Besides the front of the building being belatedly whitewashed clear of the psychedelic day-glow paint of another era, the only visible alteration is the new stage on the south wall.

The band was playing a disco number recently as couples danced among the moving dots of lights reflected from twerling mirrored balls suspended from the ceiling.

Tony surveyed the scene and between songs, reminisced about some of the bands that have played his club in the past 38 years. As he leans back and puffs on his pipe, he has the same twinkle in his eye as the successful schoolmarm who can count a president among her former pupils.

Asked if he remembered a group called Levon & the Hawks, Tony said, "Yea, we've had the best bands in the world play here, and some of the worst, too. It's all in the scrapbook."

Tony knew the Hawks were in the former category.

The scrapbook is faithfully kept on a dusty shelf in the closet of the manager's office. It is filled with nostalgic memorabilia and promotional photos of faded stars, including Frankie Avalon, Duane and Eddy (Sic), Bill Hailey (Sic) and the Comets, Conway Twitty and Levon and the Hawks.

They were there in the spring of 1965, "Canada's most popular band," playing between sets with the now forgotten Famale Beatles. They performed at Tony Mart's six nights a week for 24 weeks and were given top billing most nights.

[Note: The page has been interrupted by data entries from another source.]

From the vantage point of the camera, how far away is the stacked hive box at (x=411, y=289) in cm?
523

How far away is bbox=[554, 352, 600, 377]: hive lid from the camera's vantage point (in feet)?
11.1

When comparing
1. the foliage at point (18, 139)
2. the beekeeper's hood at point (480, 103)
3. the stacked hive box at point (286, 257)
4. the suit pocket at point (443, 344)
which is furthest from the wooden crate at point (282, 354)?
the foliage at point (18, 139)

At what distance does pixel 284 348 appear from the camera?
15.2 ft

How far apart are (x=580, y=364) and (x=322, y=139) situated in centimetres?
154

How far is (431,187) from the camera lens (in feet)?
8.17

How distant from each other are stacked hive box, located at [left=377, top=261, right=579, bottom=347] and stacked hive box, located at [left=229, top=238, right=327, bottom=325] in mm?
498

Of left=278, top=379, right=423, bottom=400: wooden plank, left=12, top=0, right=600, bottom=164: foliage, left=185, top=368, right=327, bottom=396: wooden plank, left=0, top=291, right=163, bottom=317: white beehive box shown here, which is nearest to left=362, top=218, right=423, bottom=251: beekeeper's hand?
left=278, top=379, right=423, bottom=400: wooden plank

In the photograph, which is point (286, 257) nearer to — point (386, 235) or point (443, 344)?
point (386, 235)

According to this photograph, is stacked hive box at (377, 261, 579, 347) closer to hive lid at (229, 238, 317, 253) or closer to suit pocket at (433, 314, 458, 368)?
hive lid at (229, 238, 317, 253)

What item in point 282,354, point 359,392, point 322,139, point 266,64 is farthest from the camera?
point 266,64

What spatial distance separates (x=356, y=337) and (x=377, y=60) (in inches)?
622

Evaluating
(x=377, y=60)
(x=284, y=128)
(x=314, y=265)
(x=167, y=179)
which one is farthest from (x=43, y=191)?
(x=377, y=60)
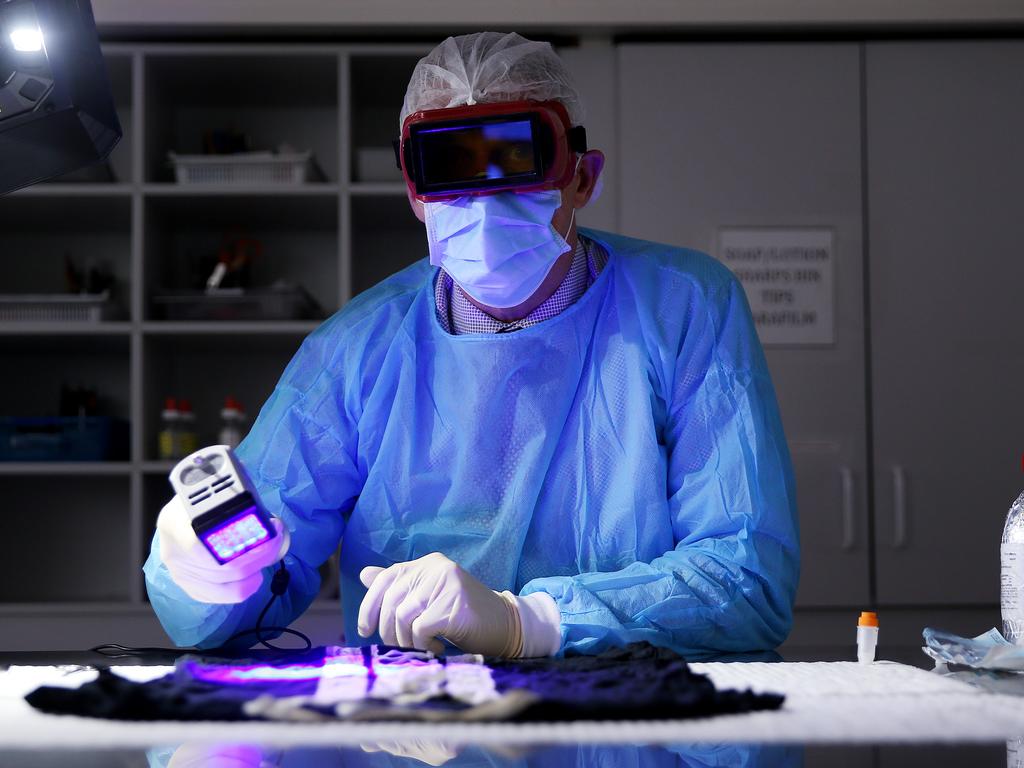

An eight-by-ten glossy promotional photo depicts the Hawks as five clean-cut boys, sporting formal jackets and ties, in portraits that could have been taken from a high school yearbook. They slightly resemble the distinguished musicians they have become.

The Hawks' last tango in Somers Point was a pre-Woodstock pitstop to stardom. Their favorite instrumental of the era, "The Third Man Theme," echoed from the closet.

"The entertainment policy has never changed since I first opened," Tony says, always siding with the audience when it comes to playing either popular music or an unknown original song the house band always tries to sneak in a set. He remembers the Hawks as fine gentlemen who always referred to him as "Boss," - a far cry from the drug-crazed "animals" of the following generation.

He gave Levon a room above the club for his drums and trusted Garth Hudson with a key to front door so he could get in to practice at odd hours.

Tony even supports the local legend that Bob Dylan came to Somers Point to hear the Hawks peform, not an entirelly unlikely possibility considering where they went. Tony recalls that, "I know they weren't coming back when I found out who he was, and they were gone like a bullet."

Shortly after the summer of '65, the Hawks moved to Woodstock, New York, where they regrouped, practiced and recorded in the basement of a big pink house. Levon Helm, Garth Hudson, Robbie Robertson, Richard Manuel and RickDanko dropped the name the Hawks and becam known simply as The Band.

With the release of their first album, "Music from Big Pink," they hatched what would become a legend. One song on that record was written by Bob Dylan, who also turned up rather predominately on the bootleg basement tapes recorded at Big Pink. After Dylan recouperated from a motorcycle accident, he invited The Band to back him up at the Isle of Wright (Sic) concert, one of the first of the large, outdoor concerts. Soon thereafter, they took the show on the road.

Tony however, continues auditioning young kids who have formed a rock band and have come to him for that one big break.

When Tony Marotta cashes in his chips, an era will have come to an end.